Le personnage de Michèle Varin, remarquablement interprété par une
Josiane Balasko méconnaissable, vie constamment entre ses rêves et une dure réalité qui l’entoure. Cette femme flic, endeuillée par la mort d’un fils quelques années auparavant, enquête sur un curieux suicide qui va vite se mêler à sa vie privée, à ses cauchemars.
Associant subtilement violence, ironie et sentiments, le réalisateur construit peu à peu son film, tel un puzzle dont les pièces s’assemblent de manière aussi naturelle qu’inattendue. Offrant une place très importante à l’irréel, aux fantômes et aux rêves,
Cette Femme-là est pourtant, dans sa mise en scène, son montage, très méthodique, cohérent, presque cartésien.

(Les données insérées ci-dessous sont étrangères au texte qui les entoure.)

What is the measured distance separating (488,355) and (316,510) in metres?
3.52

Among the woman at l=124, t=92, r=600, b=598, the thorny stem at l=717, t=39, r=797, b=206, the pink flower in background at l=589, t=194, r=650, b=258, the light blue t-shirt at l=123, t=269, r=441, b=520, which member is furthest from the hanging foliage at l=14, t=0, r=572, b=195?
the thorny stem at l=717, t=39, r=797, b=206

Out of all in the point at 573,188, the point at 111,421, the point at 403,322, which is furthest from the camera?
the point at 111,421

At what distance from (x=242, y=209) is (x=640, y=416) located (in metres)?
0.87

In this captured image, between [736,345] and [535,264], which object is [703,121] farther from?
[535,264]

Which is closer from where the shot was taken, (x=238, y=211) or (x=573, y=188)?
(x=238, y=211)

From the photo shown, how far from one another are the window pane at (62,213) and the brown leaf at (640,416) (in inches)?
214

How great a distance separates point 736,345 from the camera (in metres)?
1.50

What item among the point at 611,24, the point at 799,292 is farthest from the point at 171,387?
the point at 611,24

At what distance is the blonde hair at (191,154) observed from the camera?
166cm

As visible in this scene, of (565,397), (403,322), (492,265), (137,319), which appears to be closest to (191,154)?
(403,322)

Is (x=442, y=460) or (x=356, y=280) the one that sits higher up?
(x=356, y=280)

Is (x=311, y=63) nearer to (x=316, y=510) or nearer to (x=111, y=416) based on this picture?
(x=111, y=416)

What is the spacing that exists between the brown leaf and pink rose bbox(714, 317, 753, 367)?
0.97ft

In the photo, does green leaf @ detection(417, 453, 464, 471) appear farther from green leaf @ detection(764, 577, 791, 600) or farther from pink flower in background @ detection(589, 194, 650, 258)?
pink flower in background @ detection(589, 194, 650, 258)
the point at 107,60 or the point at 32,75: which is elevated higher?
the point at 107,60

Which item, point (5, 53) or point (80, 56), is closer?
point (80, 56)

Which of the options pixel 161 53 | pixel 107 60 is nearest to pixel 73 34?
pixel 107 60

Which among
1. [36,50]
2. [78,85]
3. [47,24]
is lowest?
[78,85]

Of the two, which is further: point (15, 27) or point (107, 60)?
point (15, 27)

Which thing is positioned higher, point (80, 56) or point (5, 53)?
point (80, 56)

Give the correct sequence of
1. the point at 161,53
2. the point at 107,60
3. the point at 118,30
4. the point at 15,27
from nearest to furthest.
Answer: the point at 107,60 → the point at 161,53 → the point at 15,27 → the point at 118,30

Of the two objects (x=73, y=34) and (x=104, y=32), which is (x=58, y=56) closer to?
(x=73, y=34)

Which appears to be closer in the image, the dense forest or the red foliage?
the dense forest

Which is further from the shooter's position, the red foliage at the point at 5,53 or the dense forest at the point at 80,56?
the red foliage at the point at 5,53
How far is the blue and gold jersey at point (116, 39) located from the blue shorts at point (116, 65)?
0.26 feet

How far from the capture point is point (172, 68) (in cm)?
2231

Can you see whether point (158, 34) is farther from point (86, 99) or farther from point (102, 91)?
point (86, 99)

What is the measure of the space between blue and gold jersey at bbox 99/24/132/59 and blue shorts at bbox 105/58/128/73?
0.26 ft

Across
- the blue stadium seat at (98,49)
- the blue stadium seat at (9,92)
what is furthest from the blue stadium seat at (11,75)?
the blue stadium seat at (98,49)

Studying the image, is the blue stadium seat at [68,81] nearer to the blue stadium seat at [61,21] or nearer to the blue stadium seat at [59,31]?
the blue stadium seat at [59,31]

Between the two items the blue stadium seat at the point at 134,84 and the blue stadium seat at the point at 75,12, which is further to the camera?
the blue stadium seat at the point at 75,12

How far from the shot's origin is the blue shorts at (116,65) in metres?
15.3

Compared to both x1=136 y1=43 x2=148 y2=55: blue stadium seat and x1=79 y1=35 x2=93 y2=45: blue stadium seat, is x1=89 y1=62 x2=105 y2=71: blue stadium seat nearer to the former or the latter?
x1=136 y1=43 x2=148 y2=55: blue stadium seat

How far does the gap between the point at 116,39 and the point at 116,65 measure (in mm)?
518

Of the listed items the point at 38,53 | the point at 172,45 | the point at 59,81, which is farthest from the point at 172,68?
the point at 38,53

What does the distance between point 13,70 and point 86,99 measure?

Avec ce cinquième long-métrage,
Guillaume Nicloux construit brillamment son œuvre, faisant réapparaître, le temps d’une scène, le personnage de Manéri campé par
Thierry Lhermitte (
Une Affaire Privée). Sans être directement une suite, ce film plus noir, plus difficile, mais aussi cinématographiquement plus mature, plus travaillé, découle simplement et minutieusement de son précédent. Une réussite.